Organisation du système scolaire

L'enseignement zambien se structure en un cycle primaire de sept années, un premier cycle secondaire de deux ans et un second cycle secondaire de trois ans, sanctionné par le School Certificate. L'anglais est la langue d'enseignement, sept langues nationales étant employées dans les premières années du primaire selon les régions, parmi lesquelles le bemba, le nyanja, le tonga et le lozi. Le ministère de l'Education pilote les programmes et l'Examinations Council of Zambia organise les examens nationaux.

Gratuité et scolarisation

La politique de gratuité, longtemps limitée au primaire, a été étendue à l'ensemble de l'enseignement de base et secondaire public au début de l'année 2022. Cette décision a provoqué un afflux massif d'élèves et une tension sur les effectifs par classe, sur les infrastructures et sur le recrutement d'enseignants. Les écarts restent marqués entre les zones urbaines et les campagnes, où l'éloignement des établissements et les charges familiales pèsent sur la poursuite des études, particulièrement pour les filles.

Universités et enseignement supérieur

L'université de Zambie, fondée en 1966 à Lusaka, demeure l'établissement de référence du pays. La Copperbelt University, installée à Kitwe, s'est spécialisée dans les domaines liés à l'industrie minière, à l'ingénierie et à l'environnement. La Mulungushi University de Kabwe complète le dispositif public, aux côtés d'un secteur privé en forte croissance et de nombreux collèges techniques et de formation d'enseignants. Les bourses publiques restent limitées au regard du nombre de candidats, ce qui pousse une partie des étudiants vers l'Afrique du Sud.

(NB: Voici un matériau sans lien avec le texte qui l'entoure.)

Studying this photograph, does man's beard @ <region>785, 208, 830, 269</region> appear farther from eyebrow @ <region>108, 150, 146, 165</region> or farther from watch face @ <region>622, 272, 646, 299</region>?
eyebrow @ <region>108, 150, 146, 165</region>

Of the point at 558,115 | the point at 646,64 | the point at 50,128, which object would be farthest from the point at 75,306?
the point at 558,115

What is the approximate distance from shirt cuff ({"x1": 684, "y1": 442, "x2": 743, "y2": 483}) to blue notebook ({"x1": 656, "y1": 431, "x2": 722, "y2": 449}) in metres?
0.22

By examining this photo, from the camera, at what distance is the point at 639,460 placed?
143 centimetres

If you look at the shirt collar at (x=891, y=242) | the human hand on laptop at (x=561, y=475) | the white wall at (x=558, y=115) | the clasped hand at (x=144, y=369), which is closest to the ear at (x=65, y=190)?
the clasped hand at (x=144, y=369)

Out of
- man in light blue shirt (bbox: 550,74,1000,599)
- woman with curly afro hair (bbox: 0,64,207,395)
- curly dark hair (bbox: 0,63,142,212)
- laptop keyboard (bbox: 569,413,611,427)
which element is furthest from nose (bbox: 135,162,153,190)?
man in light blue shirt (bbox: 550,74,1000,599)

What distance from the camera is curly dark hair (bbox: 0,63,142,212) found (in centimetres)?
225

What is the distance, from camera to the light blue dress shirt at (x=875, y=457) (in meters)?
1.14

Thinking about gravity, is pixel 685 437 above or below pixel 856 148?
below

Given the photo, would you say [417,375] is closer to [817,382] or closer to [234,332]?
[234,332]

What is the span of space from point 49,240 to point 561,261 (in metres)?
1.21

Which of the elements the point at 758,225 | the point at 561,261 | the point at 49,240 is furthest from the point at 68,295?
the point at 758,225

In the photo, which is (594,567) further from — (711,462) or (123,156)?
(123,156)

Scolarité des enfants expatriés

Lusaka accueille plusieurs écoles internationales suivant des programmes britanniques, américains ou du baccalauréat international, fréquentées par les familles diplomatiques et par une partie de la classe moyenne zambienne. Les frais de scolarité y sont élevés et les listes d'attente courantes en début d'année scolaire. L'offre en langue française demeure très réduite, ce qui conduit de nombreuses familles francophones à compléter une scolarité anglophone par les cours à distance du CNED.